I enjoy the occasional baked fish and I've just been using a glass pan.  I'll usually also toss in some chopped up tomato to bake with it.  

It works fine, but I've considered using tinfoil partly because of laziness I guess.  I figure it would be nice to just toss out tinfoil rather then scrubbing a glass pan.  

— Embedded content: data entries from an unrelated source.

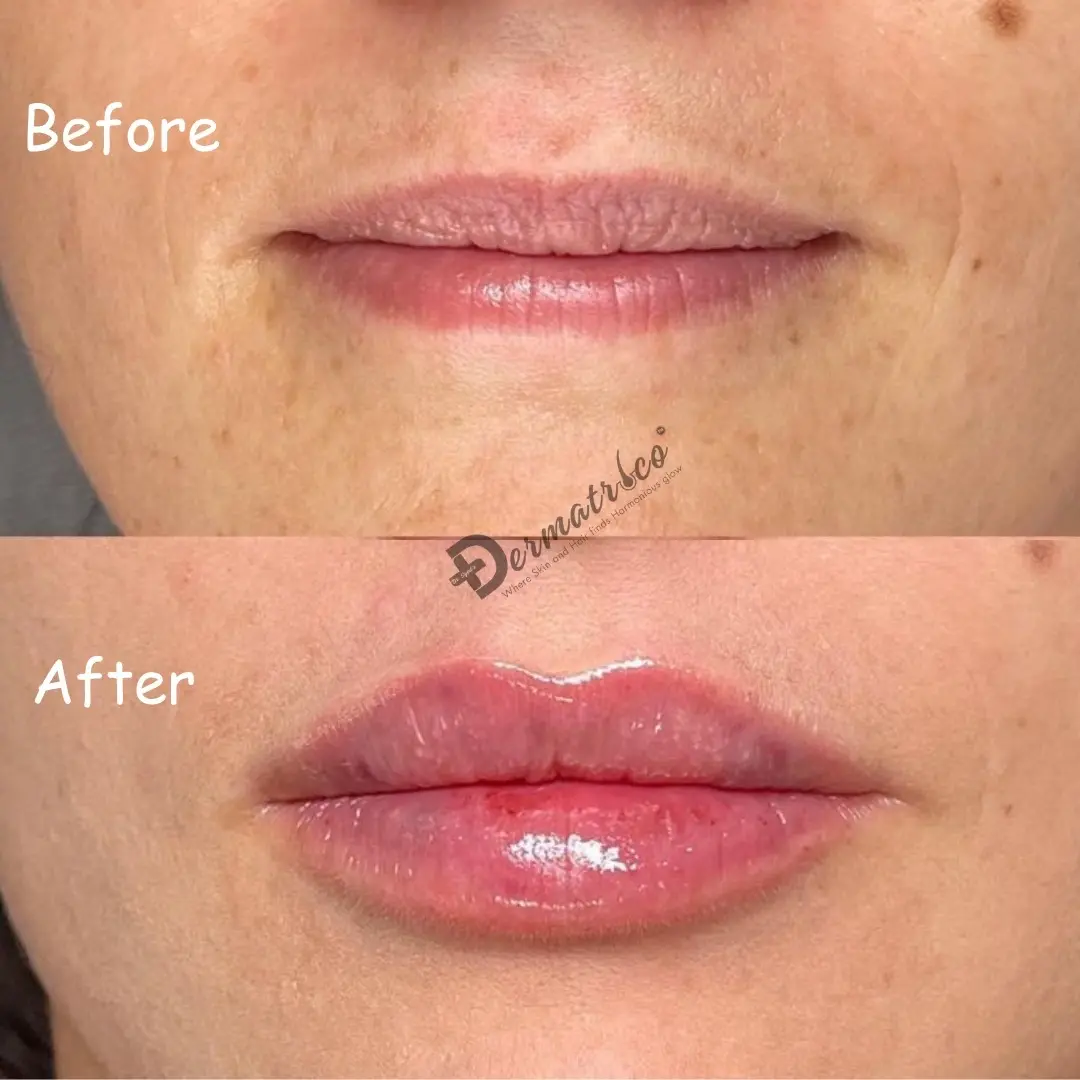 Lip filler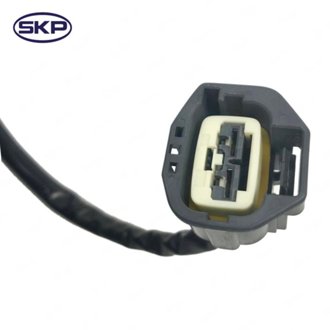Secondary Air Injection Pump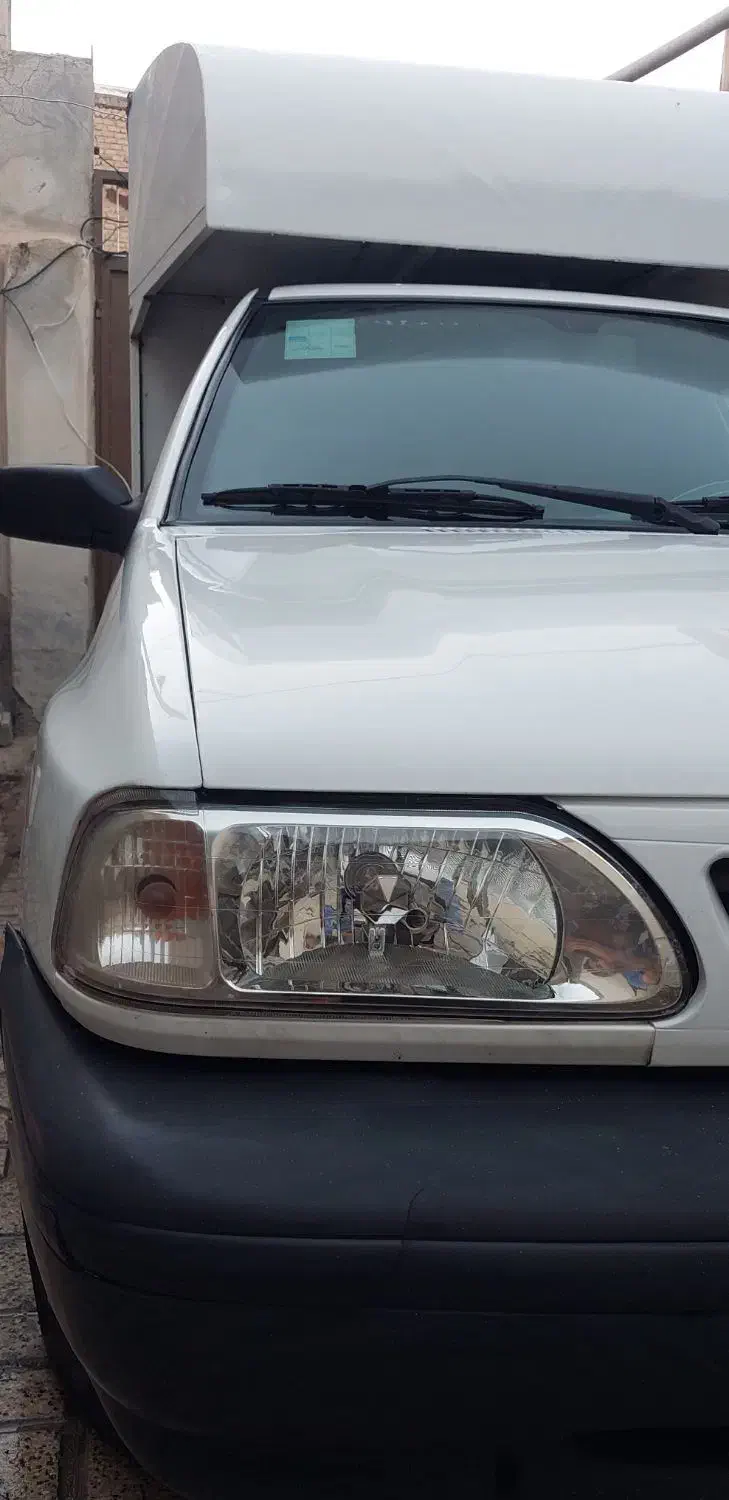 پراید 151 SE - 1401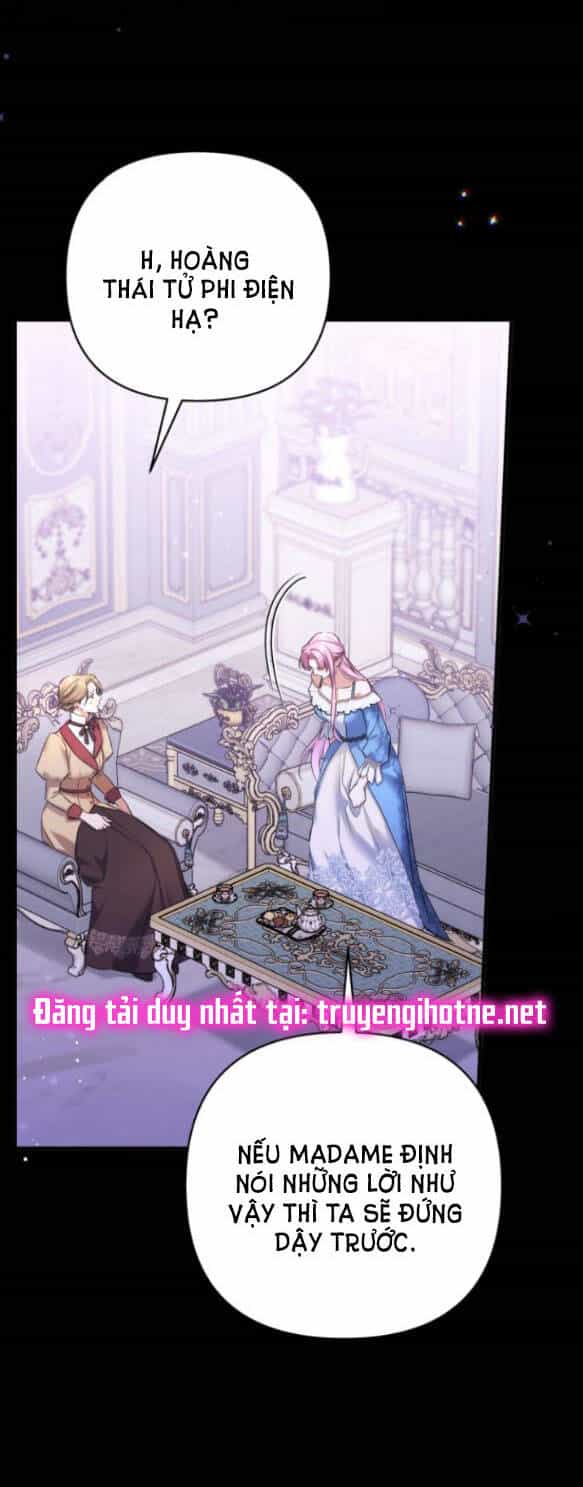 Dành Cho Nhân Vật Bị Bỏ Rơi Yêu Thích Nhất Của Tôi - Chương 43.1 - ảnh 17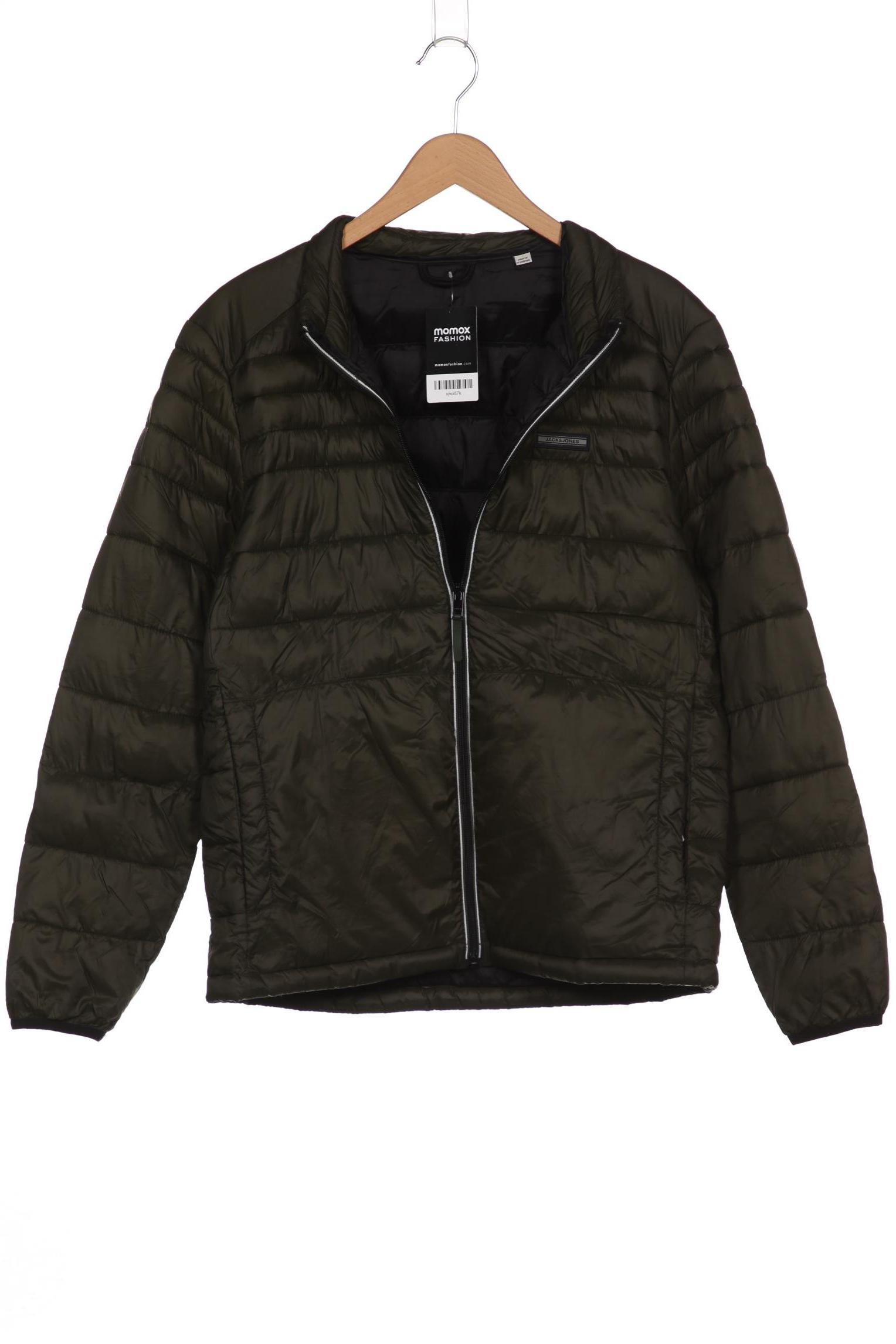 

Jack & Jones Herren Jacke, grün, Gr. 48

Or perhaps I should consider other kinds of pans then glass?  Are metal pans easier to clean?


----------



## urmaniac13 (Apr 20, 2007)

Tinfoil is a good tool for baking fish, all the spices/herbs/vegetables you put with the fish, the flavours blend in wonderfully. It works particularly well on the BBQ grill but also in the oven, however I would put it on top of a baking dish all the same, even when the fish is wrapped, to prevent any juice seeping out making a mess inside the oven. The dish will be a whole lot easier to wash anyway when the fish was wrapped though!


----------



## VIDEODROME (Apr 20, 2007)

Wow that was a quick reply.  

I'll definitely consider that next time.


----------



## mugsy27 (Apr 20, 2007)

im the same way...i always put down tinfoil over a cookie sheet or baking pan.


----------



## AllenOK (Apr 20, 2007)

If you have a small cast iron skillet, you can marinate/season the fish, sear it on one side, and finish it in the oven.  Then, when it's done, remove the fish to a plate, and deglaze the pan and make a sauce.


----------



## Jeekinz (Apr 20, 2007)

I use foil as often as I can.  Even when I'm grilling, I put foil on the cutting board so I don't have to wash where the raw meat was.  Anytime I roast veggies I use foil, too.


----------



## Green Lady (Apr 20, 2007)

I don't like tin foil touching any hot food directly because it's a soft metal and leaches into the food.  Whenever I wrap any food to be cooked in foil I first wrap it in parchment paper, unbleached preferred, and then the foil so that the foil isn't directly touching the food.  I think it bakes as well that way.  In fact, in many cases you could forgo the foil and just use the parchment paper.  If using bleached parchment, don't let the oven temp exceed 400 because then the chlorine will leach into the food.  I think you can go to a higher temp with the unbleached parchment.  It should say on the carton.


----------